The power of social media allows anyone, anywhere, to spread information easily and potentially go viral.
Unfortunately, the information we share may not always be accurate. This is exemplified through a recent article from the Austin American Statesman, which reported on a viral TikTok video that falsely claimed professors within the UT System could be punished, disciplined, fired, demoted or sent to jail for using the word “racism.”
Despite being untrue, the video gained significant traction, with over 379,000 views and nearly 100,000 likes as of Wednesday. This video is not the first nor the last of its kind.
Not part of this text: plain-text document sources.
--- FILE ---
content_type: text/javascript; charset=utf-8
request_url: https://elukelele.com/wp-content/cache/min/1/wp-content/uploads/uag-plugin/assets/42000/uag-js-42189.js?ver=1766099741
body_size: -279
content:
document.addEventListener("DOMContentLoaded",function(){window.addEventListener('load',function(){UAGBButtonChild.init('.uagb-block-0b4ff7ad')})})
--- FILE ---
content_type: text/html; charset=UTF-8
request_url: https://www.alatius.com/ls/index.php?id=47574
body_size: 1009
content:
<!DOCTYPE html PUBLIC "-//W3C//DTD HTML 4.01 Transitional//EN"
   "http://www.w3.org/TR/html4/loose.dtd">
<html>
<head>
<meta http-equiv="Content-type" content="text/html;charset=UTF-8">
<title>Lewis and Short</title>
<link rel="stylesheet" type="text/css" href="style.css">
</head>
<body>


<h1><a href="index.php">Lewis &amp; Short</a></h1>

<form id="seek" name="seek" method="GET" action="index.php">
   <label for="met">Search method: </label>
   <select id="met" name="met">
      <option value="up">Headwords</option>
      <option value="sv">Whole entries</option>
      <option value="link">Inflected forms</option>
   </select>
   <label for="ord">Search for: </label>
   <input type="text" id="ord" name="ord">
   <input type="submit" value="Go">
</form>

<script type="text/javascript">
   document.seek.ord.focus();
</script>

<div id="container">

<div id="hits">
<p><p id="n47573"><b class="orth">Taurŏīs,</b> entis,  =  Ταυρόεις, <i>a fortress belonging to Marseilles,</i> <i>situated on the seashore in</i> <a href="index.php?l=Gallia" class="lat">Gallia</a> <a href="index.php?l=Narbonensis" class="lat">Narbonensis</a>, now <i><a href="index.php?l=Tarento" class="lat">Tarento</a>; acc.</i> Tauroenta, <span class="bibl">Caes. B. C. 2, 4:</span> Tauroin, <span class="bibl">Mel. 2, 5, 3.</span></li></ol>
This is just one example of the challenges of managing your brand in today’s social media landscape, where anyone can publish information that may damage your reputation. From negative product reviews to false information, it can be difficult to maintain control over your public image. So how can you protect your brand from this kind of misinformation?
It starts with being proactive.
You need to form clear, concise messaging that articulates your policies and positions.
Communications crises often snowball when people are left without clear information; and, thus, draw their own conclusions. This is especially precarious when partisan policies are involved: someone believes something contentious is true, they get on their soapbox, it spreads like wildfire.
Clear, accessible information about your policies allows everyone to verify if the information they are watching in a viral clip is real or not.
It’s important to practice social listening and be prepared to deploy rapid response.
Unless someone with celebrity status gets involved, there is often a slow up-tick on a post. If you — or, better, a communications team — are actively monitoring your social media, you can catch and address any harmful accusations before they go nuclear.
Know how to strategically discredit the misinformation.
Organizations and individuals can first issue statements on their own websites and platforms to combat a lie — but bringing in a reputable third-party ups the ante. A statement published by a news organization or an article like the one in the Statesman helps to bring additional legitimacy to the retort.
Being on the receiving end of a viral lie is not a happy position for an individual or organization, but with a strategic communications plan — you can help set the record straight.